P46Session 2 (Tuesday 13 January 2026, 14:10-16:40)A blind real-time capable binaural model for estimating subjectively perceived listening effort of normal-hearing and hearing-impaired listeners
Listening effort (LE) has become an established measure to assess communication situations that can provide more information for the perception of speech in situations, where speech intelligibility (SI) might be at ceiling. LE can be assessed using objective measurements as well as subjective ratings. LE and SI can be measured or assessed in hearing experiments and also predicted by models. Most models run offline on entire signals and may require clean source signals. Nevertheless, there can be cases where very frequent predictions might be required, such as in real-time applications. For example, a real-time model could be used in a hearing aid to automatically select the best algorithm at runtime to minimize induced LE. Usually, such applications have no source signals at hand, requiring them to work “blindly” on the ear signals only.

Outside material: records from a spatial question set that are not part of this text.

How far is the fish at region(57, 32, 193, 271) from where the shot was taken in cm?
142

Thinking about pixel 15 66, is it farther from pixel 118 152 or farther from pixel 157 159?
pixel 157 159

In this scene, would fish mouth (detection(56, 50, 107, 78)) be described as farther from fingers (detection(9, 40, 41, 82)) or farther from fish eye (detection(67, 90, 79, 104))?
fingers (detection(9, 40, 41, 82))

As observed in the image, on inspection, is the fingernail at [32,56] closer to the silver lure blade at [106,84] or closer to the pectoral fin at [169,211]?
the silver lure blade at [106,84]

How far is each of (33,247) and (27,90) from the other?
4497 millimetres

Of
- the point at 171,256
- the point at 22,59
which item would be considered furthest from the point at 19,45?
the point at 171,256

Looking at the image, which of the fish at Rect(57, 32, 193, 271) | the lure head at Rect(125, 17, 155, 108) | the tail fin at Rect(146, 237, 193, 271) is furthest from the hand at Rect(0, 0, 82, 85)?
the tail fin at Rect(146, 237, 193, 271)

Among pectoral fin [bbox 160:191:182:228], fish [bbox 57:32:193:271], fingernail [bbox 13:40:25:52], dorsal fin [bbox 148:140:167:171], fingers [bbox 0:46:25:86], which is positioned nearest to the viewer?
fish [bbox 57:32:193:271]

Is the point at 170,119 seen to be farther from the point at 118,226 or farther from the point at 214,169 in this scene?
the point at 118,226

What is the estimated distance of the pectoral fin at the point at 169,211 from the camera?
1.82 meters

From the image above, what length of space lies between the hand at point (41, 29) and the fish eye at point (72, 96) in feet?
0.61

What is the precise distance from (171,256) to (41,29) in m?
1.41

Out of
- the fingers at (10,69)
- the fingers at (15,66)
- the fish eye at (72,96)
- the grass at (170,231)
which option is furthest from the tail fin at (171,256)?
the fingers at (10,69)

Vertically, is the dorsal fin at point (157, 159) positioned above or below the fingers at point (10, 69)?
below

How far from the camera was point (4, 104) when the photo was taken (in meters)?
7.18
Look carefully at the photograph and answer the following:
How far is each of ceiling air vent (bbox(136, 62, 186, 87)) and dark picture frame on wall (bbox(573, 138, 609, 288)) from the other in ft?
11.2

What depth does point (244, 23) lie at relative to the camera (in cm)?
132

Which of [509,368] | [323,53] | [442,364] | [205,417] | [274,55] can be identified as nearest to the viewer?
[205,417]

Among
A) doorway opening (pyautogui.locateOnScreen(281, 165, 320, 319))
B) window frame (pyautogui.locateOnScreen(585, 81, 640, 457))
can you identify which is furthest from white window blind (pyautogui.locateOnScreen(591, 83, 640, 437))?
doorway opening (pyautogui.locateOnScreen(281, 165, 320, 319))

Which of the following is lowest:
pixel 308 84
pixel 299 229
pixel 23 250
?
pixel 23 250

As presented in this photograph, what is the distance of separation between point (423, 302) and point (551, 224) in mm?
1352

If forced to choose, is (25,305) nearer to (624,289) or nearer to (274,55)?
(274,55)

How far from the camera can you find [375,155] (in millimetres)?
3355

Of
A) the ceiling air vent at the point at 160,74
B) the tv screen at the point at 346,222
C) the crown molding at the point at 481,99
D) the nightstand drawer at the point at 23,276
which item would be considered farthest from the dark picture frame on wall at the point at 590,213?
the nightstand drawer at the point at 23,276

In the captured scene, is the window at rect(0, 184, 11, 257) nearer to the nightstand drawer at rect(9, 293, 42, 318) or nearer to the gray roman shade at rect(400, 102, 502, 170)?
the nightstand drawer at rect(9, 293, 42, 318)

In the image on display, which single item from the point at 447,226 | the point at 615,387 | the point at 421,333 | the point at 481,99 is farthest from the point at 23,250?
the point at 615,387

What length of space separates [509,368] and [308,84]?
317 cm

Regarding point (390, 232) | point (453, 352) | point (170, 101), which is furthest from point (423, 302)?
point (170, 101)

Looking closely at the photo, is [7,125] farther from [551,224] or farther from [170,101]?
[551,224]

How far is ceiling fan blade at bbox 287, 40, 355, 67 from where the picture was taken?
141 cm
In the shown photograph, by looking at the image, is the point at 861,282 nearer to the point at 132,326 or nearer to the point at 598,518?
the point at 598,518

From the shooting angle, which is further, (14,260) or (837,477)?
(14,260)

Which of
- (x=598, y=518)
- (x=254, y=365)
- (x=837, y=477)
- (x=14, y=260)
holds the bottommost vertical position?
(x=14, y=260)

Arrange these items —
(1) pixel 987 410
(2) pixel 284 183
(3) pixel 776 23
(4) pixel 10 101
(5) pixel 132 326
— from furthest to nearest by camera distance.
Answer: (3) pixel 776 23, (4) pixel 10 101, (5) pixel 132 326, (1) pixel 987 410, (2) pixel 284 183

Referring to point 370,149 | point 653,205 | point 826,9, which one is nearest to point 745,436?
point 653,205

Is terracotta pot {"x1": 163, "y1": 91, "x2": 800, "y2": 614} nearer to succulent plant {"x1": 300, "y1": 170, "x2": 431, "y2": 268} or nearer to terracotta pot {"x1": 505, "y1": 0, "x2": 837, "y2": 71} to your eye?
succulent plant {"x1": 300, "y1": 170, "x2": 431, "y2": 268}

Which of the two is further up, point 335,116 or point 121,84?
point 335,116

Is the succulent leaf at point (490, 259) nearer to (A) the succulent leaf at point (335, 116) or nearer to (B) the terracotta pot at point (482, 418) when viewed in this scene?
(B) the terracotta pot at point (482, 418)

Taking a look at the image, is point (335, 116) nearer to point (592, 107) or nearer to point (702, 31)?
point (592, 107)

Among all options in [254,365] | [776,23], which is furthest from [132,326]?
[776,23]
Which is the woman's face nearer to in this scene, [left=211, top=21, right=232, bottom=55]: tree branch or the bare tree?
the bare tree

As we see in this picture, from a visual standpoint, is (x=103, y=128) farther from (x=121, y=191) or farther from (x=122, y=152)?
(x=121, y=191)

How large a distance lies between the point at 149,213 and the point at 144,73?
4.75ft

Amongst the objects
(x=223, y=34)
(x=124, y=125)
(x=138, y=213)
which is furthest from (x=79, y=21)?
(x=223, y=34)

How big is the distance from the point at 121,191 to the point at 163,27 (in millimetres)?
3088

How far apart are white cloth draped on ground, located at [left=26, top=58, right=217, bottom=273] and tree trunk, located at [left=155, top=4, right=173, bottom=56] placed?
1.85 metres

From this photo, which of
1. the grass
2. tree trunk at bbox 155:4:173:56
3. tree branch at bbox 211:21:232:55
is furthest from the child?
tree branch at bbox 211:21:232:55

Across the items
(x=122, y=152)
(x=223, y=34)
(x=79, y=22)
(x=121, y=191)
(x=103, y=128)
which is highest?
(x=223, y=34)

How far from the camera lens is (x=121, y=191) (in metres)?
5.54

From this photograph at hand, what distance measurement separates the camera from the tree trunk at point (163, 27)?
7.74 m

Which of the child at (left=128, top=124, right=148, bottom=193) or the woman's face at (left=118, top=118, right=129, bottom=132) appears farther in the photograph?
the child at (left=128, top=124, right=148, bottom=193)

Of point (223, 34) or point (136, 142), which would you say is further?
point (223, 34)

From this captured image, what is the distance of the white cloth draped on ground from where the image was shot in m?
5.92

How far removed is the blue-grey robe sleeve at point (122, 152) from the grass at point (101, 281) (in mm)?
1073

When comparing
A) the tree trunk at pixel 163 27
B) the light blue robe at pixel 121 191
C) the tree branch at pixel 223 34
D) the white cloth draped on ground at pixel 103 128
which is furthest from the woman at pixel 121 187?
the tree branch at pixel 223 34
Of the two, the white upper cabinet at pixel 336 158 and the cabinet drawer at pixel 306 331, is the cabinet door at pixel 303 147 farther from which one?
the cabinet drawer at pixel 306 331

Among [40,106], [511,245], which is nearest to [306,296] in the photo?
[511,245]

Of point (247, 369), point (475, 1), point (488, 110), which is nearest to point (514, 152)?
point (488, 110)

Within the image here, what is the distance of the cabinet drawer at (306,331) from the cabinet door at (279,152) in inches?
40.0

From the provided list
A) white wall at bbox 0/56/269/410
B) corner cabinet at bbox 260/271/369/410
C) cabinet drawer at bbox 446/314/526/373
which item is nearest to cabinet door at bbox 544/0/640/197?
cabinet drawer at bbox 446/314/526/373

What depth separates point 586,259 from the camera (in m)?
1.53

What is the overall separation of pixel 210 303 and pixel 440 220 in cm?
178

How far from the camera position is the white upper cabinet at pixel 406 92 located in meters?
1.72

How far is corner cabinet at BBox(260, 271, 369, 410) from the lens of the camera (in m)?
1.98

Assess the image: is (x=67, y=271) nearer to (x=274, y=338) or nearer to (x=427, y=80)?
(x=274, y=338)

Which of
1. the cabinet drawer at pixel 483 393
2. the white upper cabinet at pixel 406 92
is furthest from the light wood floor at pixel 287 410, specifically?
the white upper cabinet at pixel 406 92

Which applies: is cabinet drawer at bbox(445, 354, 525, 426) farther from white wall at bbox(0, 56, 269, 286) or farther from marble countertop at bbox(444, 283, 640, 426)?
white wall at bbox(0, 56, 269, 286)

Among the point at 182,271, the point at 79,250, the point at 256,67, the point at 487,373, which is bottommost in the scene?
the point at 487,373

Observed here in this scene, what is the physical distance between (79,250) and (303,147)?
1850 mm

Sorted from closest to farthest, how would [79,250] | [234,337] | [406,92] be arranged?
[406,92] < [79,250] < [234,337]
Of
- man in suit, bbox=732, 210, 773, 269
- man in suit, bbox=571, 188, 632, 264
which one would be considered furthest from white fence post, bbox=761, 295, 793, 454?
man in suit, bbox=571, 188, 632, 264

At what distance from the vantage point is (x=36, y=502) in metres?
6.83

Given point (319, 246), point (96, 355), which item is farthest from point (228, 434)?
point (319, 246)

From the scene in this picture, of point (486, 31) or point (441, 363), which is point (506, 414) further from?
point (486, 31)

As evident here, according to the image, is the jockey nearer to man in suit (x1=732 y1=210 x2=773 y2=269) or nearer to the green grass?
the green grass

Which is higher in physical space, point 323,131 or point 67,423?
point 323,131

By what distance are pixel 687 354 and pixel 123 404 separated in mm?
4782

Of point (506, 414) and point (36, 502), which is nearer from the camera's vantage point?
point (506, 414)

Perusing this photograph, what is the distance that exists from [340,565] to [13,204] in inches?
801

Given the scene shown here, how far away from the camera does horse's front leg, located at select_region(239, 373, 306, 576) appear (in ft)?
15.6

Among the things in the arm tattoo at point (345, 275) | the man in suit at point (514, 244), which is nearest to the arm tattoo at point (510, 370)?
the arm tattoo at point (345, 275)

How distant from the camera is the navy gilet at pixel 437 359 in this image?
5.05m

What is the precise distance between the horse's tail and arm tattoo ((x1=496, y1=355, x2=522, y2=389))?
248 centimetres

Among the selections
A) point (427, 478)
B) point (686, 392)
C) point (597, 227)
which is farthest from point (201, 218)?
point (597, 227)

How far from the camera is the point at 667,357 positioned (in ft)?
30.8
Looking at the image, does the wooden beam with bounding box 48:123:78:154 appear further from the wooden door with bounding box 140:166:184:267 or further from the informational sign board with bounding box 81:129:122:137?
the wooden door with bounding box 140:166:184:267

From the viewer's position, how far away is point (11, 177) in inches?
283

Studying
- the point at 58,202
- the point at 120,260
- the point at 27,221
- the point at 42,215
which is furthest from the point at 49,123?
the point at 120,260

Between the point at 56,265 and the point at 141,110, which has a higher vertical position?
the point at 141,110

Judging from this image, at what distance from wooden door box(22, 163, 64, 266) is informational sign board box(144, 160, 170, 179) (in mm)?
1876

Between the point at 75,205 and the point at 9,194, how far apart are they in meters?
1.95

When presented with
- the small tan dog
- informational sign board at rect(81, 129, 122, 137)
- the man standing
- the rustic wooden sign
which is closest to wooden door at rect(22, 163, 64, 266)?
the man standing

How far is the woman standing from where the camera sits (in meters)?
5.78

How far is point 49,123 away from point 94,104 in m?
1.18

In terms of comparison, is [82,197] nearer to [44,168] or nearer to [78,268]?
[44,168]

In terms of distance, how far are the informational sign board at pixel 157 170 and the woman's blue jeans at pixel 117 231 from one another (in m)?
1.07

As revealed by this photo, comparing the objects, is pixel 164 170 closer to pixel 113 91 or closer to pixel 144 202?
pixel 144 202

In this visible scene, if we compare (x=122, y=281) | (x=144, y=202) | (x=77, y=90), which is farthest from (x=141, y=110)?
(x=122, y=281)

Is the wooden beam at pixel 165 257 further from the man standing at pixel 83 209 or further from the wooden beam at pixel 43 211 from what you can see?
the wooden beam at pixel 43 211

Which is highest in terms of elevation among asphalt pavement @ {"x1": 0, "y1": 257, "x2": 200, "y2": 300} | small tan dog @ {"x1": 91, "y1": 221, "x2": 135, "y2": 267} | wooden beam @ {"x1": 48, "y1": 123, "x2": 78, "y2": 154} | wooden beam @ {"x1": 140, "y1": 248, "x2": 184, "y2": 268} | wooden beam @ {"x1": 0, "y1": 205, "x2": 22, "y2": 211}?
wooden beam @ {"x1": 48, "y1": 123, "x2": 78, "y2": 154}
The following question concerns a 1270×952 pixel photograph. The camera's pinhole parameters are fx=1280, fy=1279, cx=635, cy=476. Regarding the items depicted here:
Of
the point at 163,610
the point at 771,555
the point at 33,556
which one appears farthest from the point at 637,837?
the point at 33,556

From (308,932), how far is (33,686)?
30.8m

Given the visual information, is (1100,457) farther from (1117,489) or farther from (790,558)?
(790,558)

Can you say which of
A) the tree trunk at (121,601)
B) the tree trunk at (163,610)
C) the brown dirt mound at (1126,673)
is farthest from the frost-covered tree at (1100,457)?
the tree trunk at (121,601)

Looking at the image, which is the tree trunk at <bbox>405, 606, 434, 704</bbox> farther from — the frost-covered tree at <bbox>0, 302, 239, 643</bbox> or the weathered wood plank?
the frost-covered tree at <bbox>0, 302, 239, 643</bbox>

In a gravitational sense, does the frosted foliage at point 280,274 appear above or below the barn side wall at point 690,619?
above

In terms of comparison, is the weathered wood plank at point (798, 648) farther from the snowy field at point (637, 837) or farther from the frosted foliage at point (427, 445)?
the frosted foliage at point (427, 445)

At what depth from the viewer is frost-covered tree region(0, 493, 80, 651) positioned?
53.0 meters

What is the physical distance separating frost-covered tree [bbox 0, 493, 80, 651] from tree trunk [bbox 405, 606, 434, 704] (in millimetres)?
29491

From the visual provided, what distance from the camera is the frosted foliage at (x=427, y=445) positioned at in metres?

We propose a real-time, blind LE prediction model that uses block processing and accounts for binaural capabilities and hearing loss. The model consists of two stages: a binaural front-end and a monaural back-end. The front-end takes the ear signals as inputs and simulates hearing loss by adding threshold simulating noise. It then simulates spatial release of masking by simultaneously modeling binaural masking, using an Equalization Cancellation approach, and better ear listening. Thus, a binaurally enhanced single-channel signal is produced, which is then routed into the monaural back-end. The back-end uses a triphone classifier to make prediction on the subjectively perceived LE. The classifier outputs successive posterior probabilities for the set of known triphones. LE is then predicted by calculating a similarity measure over the course of consecutive posterior probabilities. Thus, lower similarity indicates lower LE, whereas greater similarity - potentially introduced by temporal smearing, e.g., through reverberation - indicates higher predicted LE.
The model was evaluated on data of subjectively perceived LE, measured using a novel real-time assessment method with normal-hearing listeners. It accurately predicted continuous, subjectively perceived LE (R² = 0.86) under conditions with varying signal-to-noise ratios (SNRs) and reverberation. Further evaluation of the model was conducted using stationary and modulated noise.